─── TEXTO FORNECIDO
Por fim, no penúltimo capítulo, intitulado, “Quem vai defender o patrimônio?”, a autora trata finalmente do engajamento político dos arqueólogos a partir dos impactos ambientais causados pelas grandes obras.

Quando há obras que despendem de grandes orçamentos e que gerarão um retorno tecnológico de grande impacto na população, ou mesmo em uma parcela dela, geralmente o âmbito arqueológico passa a ser ignorado. Por outro lado, obras pequenas também ignoram sítios arqueológicos, uma vez que se entende que essas não demandam de licenciamento. Comumente, altera-se um grande projeto visando o número de pessoas que serão afetadas – buscando sempre ser o menor possível -, mas o mesmo não ocorre por motivos arqueológicos ou ambientais. Assim, Monticelli cita diversos exemplos onde o interesse econômico é colocado acima dos interesses patrimoniais. Porém, por pressão de movimentos ambientalistas internacionais, aos poucos foram sendo incorporadas legislações pró-meio ambiente, e, dessa forma, o patrimônio arqueológico ganhou força.
──────
─── LINHAS DE DADOS
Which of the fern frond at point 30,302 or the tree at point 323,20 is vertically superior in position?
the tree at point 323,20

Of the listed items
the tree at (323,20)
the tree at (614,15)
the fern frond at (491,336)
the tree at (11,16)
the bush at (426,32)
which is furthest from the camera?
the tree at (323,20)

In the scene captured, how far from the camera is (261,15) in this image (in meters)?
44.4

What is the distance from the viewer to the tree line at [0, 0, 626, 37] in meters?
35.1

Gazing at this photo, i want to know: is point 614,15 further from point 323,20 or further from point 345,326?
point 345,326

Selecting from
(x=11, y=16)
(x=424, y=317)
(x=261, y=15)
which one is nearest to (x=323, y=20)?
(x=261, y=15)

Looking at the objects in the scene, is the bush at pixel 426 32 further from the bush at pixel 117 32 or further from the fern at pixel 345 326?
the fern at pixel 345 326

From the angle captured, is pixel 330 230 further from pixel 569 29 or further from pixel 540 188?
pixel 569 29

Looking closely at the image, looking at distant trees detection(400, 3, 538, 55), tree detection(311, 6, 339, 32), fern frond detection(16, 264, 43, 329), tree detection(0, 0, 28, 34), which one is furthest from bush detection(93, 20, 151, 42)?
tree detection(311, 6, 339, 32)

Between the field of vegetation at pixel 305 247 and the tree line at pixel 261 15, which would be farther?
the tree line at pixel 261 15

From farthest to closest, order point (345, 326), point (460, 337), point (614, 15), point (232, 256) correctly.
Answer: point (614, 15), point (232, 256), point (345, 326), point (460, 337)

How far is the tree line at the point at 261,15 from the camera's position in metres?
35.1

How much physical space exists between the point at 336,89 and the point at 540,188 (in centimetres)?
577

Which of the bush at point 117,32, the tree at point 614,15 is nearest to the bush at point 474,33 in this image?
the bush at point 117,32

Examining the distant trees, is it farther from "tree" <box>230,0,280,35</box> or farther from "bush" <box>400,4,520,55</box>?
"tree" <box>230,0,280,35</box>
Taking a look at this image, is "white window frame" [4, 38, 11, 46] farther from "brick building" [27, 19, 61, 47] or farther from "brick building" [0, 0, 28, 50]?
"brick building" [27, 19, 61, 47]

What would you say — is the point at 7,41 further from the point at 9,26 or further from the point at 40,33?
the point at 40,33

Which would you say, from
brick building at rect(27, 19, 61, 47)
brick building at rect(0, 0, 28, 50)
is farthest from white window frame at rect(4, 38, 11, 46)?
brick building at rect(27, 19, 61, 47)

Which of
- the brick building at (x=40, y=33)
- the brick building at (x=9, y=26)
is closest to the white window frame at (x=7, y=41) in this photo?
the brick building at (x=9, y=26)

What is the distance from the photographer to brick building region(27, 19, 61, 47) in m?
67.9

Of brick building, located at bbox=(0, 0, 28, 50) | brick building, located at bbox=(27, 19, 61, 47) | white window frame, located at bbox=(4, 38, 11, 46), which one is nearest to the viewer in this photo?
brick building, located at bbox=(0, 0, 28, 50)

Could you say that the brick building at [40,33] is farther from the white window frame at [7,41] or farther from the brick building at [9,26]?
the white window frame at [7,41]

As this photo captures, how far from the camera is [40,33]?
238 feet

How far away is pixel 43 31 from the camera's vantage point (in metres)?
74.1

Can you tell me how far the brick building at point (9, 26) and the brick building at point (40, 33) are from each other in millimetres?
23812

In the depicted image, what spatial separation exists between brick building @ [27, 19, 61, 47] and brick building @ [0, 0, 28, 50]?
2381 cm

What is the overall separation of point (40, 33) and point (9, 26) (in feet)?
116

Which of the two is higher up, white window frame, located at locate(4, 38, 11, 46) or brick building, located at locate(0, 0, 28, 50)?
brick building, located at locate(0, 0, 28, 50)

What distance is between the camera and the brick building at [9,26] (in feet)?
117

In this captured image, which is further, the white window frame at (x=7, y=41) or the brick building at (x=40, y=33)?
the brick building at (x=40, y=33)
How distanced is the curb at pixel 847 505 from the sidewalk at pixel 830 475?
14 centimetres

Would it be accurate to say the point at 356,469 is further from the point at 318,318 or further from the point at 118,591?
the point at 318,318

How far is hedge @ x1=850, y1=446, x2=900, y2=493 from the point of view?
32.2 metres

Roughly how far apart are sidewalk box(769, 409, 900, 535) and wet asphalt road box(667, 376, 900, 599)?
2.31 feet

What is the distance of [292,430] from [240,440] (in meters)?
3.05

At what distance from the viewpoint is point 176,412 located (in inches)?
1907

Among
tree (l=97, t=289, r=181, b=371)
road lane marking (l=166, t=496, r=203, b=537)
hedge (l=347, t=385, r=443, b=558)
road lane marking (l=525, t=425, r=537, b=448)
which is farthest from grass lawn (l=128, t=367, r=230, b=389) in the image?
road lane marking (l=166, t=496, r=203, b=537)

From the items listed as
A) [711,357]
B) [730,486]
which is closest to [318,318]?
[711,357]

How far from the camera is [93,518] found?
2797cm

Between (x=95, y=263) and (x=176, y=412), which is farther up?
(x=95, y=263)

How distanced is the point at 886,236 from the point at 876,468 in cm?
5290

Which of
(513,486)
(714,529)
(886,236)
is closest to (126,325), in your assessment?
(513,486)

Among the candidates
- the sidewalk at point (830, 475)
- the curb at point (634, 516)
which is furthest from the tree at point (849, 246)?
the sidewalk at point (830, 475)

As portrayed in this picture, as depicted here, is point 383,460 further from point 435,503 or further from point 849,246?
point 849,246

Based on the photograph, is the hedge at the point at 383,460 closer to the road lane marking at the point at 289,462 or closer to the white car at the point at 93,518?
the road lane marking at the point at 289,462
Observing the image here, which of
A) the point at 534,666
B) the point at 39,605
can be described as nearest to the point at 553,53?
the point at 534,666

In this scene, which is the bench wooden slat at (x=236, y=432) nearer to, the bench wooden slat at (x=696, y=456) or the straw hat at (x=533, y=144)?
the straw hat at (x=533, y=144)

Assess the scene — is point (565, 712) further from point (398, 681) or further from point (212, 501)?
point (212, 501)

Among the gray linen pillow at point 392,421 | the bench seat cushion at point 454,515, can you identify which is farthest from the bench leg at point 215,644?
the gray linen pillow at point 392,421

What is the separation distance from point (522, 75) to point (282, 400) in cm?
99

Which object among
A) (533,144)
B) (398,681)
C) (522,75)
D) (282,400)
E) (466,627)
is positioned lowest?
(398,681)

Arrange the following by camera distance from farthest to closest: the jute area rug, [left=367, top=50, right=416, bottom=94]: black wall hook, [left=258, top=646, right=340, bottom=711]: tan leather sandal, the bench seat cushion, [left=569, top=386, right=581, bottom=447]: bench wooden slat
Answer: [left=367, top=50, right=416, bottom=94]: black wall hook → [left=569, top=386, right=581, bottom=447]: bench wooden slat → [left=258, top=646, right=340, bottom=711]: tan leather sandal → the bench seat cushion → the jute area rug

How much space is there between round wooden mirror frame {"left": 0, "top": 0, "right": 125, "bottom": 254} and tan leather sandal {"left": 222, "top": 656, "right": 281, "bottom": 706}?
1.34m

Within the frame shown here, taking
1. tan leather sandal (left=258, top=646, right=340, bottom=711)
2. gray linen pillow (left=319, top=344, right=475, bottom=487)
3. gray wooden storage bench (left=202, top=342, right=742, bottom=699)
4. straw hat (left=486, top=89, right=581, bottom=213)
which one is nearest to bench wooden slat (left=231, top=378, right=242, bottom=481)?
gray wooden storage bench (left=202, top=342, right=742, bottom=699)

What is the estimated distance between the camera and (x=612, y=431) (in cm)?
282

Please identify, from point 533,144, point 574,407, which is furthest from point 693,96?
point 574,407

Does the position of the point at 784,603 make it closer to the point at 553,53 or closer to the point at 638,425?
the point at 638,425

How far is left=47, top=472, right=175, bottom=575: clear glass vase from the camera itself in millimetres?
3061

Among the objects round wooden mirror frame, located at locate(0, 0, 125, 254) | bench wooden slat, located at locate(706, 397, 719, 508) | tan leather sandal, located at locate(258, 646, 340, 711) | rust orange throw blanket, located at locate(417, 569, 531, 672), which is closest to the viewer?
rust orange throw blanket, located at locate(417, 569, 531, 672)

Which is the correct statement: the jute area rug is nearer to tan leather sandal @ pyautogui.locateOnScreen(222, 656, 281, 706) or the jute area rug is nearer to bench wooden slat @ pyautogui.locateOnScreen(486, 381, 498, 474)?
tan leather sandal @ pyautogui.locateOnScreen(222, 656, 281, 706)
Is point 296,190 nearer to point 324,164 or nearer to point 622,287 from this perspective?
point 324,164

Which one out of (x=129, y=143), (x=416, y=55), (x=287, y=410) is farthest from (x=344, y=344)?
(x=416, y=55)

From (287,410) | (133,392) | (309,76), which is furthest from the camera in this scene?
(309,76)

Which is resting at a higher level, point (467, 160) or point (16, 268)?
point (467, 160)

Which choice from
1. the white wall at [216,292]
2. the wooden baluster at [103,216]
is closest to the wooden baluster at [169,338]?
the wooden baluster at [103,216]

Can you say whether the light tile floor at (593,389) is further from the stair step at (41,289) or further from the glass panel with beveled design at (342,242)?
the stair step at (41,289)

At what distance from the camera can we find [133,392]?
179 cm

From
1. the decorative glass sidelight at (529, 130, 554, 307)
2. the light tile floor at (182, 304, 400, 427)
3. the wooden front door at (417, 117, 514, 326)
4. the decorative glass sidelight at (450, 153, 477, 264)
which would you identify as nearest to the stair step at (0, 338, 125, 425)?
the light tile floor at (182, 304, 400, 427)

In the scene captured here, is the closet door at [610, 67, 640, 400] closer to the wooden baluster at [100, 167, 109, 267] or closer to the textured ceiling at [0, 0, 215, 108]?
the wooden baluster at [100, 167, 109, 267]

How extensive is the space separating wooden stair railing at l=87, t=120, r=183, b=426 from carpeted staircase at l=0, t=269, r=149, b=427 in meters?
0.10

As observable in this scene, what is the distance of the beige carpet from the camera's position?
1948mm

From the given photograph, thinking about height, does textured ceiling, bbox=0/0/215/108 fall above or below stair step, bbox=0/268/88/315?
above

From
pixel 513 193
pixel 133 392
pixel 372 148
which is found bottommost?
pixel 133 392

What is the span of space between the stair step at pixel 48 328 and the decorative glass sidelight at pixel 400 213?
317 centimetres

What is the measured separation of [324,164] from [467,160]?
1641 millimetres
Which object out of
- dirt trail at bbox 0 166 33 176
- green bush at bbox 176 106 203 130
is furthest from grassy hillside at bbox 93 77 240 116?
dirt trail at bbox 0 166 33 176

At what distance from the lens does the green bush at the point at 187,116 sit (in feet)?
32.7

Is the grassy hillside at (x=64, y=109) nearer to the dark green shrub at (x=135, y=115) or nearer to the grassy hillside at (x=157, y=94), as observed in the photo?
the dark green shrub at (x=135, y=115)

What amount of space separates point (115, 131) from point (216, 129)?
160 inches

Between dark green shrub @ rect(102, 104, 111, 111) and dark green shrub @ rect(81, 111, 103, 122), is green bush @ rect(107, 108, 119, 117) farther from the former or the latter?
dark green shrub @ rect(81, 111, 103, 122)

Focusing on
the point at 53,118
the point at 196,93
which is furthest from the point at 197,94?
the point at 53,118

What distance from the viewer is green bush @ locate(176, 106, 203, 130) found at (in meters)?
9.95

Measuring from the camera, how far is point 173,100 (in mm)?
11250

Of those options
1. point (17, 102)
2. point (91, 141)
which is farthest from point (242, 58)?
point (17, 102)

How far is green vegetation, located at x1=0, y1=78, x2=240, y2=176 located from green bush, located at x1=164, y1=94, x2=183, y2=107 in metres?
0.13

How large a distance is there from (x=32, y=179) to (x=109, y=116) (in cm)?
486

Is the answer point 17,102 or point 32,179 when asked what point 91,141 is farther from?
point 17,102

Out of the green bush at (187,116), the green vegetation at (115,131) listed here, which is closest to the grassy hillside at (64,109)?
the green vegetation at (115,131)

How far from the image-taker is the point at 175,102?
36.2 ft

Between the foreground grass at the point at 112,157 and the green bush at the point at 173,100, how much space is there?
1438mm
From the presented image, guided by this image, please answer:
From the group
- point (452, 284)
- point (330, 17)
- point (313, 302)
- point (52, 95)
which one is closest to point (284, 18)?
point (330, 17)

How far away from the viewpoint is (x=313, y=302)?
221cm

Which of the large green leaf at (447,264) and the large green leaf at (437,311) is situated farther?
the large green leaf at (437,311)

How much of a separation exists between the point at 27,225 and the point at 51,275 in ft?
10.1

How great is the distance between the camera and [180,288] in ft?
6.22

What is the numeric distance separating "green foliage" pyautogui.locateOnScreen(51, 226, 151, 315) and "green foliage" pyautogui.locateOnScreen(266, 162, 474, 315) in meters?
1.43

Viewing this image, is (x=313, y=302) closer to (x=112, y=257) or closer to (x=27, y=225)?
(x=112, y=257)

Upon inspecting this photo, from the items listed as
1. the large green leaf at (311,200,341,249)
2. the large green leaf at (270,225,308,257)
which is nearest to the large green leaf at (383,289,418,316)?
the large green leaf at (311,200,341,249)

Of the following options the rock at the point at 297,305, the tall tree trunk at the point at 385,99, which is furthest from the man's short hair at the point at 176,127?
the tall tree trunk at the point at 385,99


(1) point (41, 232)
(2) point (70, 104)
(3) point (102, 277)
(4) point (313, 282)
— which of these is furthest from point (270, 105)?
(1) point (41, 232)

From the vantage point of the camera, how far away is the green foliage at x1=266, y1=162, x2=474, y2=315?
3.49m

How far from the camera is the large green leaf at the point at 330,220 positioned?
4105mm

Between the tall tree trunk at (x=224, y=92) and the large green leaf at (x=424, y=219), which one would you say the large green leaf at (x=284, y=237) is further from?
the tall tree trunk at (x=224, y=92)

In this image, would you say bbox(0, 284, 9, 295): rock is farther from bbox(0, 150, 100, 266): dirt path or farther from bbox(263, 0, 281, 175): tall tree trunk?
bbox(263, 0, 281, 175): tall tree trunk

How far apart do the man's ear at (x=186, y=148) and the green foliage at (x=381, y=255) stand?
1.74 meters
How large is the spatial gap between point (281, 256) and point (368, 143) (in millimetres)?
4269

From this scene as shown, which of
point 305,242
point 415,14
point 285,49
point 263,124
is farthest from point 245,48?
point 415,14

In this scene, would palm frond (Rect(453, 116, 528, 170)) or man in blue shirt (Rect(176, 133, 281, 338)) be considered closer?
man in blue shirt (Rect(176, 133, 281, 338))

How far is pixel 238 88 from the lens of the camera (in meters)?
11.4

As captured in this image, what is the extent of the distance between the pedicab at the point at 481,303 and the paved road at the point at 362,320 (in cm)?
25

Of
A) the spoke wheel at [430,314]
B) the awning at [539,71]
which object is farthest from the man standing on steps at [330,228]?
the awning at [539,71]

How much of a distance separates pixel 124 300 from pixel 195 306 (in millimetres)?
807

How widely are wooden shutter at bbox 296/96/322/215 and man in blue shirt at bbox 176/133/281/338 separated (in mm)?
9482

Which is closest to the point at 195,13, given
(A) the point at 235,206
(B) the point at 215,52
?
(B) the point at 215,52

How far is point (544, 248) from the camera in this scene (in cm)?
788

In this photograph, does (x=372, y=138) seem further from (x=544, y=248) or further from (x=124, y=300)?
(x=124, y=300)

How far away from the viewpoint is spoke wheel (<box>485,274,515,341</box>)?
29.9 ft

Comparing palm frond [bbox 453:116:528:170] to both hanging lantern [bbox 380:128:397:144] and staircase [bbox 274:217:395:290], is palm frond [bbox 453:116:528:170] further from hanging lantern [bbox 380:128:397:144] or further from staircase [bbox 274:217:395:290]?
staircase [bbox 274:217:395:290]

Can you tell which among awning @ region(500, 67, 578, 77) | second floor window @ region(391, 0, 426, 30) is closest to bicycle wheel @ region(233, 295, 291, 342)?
──────
▶ [O QUE FAZER]:
Reescreva em forma de lista, por favor, o parágrafo do texto fornecido que começa com "Quando há obras que despendem", mantendo seus fatos principais.

▶ [RESPOSTA ESPERADA]:
- Em obras de grande orçamento e grande retorno tecnológico para a população, ou para parte dela, o aspecto arqueológico costuma ser ignorado.
- Obras pequenas também ignoram sítios arqueológicos, pois se entende que não exigem licenciamento.
- Grandes projetos costumam ser alterados para afetar o menor número possível de pessoas, mas não por motivos arqueológicos ou ambientais.
- Monticelli cita diversos exemplos em que o interesse econômico se sobrepõe ao patrimonial.
- A pressão de movimentos ambientalistas internacionais levou, aos poucos, à incorporação de leis pró-meio ambiente, o que fortaleceu o patrimônio arqueológico.